Monday, March 30, 2009
For example: Consider my recent unexpected encounter with a neighbor. When I asked about his children, I was treated to a long list of their achievements delivered with a very self-satisfied, almost smug, look. Did he inquire once about mine, or me? Nope. Apparently his universe is more interesting than mine.
Last week I attended a writers’ social function where I hardly knew anyone. I did my best to introduce myself to as many people as possible and inquire about their writing. Then I asked questions to learn more. Can you guess how many were interested in my writing life? I can count them on three fingers.
It makes me wonder: Were these people simply centers of their own universes, or was I not assertive enough about sharing mine?
For example: Have you ever had conversations with people who were convinced their children are the smartest, or most athletic, or funniest progeny ever? It’s nice that they’re so proud of their kids, though I do have to wonder: isn’t anyone average anymore? I guess the normal folks live in other universes. Anyway, after listening attentively to these people talk about how wonderful their children are, it pains me to realize how few inquire about my (exceptionally wonderful) kids.

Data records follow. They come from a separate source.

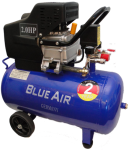 Воздушный компрессор Blue Air ВА-50 в Могилеве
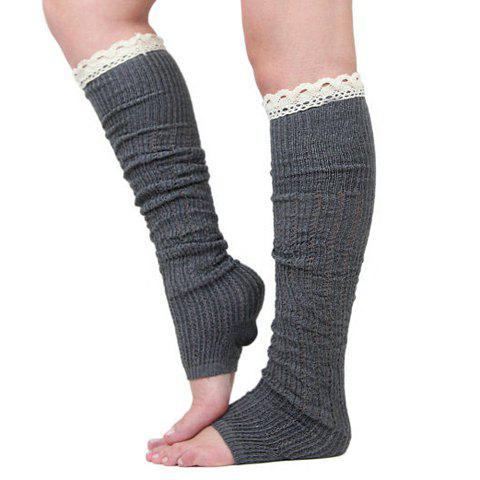 Pair of Chic Lace Decorated Solid Color Women's Knitted Leg Warmers - COLOR ASSORTED
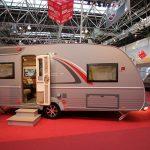Caravan Salon 2016 – del 3 – Bürstner campingvogne
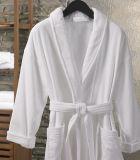 Commerce de gros super doux en coton blanc de l'hôtel unisexe Terry peignoirs de bain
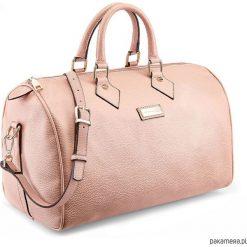 Torba PS TRAVEL Medium Powder Pink. Różowe torebki klasyczne damskie marki Pakamera, w paski. Za 165,00 zł.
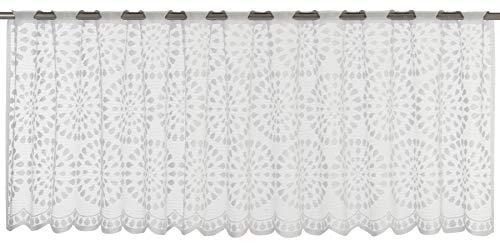 Elbersdrucke Circolo 00 Bistrogardine, Polyester, weiß, 45 x 160 cm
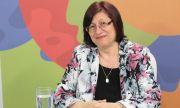 Милка Христова: Време е най-накрая да оценим важността на общинското здравеопазване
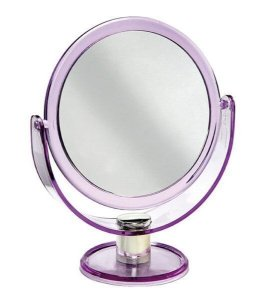 SANTA CLARA Espelho para Bancada Duplo Emoldurado Grande (988)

Or have you ever asked someone what they do for a living or for fun, or why they are attending a specific event (which are all supposed to be good conversation starters, right?) but they don't ask about you?

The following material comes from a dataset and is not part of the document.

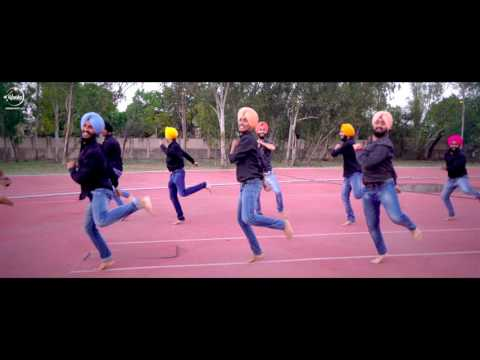 Bhangra Inspire | Athra Subah | Ninja | Speed Records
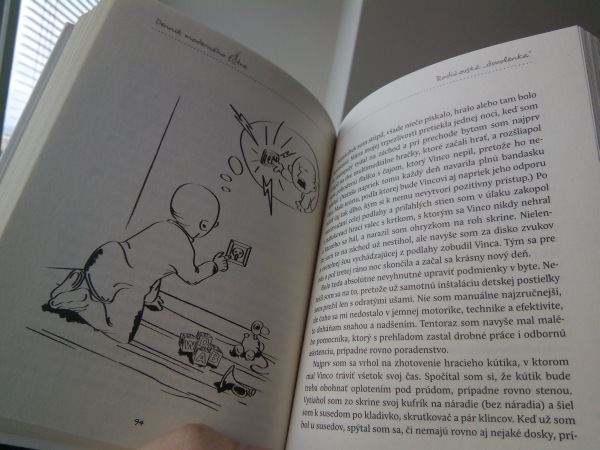 Denník moderného fotra, Dominik Landsman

This one-sided conversation thing really irritates me sometimes. I confess that I've gone to social events and intentionally not shared any information about my life or my children to see how much time passes before anyone asks. There have been occasions when I’ve come home without one person inquiring, although I did learn a lot about their lives. It’s not that I don’t enjoy hearing about what’s going on in their worlds. I truly do. In fact, my interest in people is one reason I became a journalist. It also may be why I’m so sensitive to the fact that sometimes when I “interview” others, they don’t interview me back.

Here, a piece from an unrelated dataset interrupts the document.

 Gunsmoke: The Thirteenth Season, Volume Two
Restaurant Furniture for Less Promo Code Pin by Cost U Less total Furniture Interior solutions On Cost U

Do these sort of one-sided conversations ever happen to you? Could it be that some people just don't care much about other universes? Does it ever make you wonder: "Is there's something about me that screams boring"? Instead of following the advice that "nobody likes a braggart," perhaps we're failing to hold up our ends of the conversation by not interjecting tidbits about our lives. It's possible that I might have misplaced the etiquette book on conversation. Maybe people figure that if a person has something of interest to share, he or she will jump in without being asked – as we often do with close friends and family.
Or maybe there are just too many universes out there. What do you think?
Monday, March 23, 2009
If they choose a story, the contributor is thanked on the air. In other words, they’ll make sure everyone in America knows your past includes an incident worthy of a laugh track.
My life sometimes feels like a sitcom – but without the couple hundred thousand dollars per episode it deserves. So I’ve been thinking about whether I have any parenting stories worthy of a humorous TV show. I’ve already acknowledged how easy it is to embarrass my kids. But am I ready to embarrass myself on national television?
For example, would anyone else think it was funny that I rushed a child to the doctor, convinced he had chicken pox only to learn it was heat rash? Or would they laugh over the time my 4-year-old marched into his father’s home office to say goodbye before preschool and I yelled after him: “Are you wearing underwear today?” Of course, neither of us realized his father was conducting a telephone interview at the time. The woman at the other end of the telephone line stopped in midsentence and quickly ended the call. You can imagine how relieved I was when my son grew out of his “commando” phase.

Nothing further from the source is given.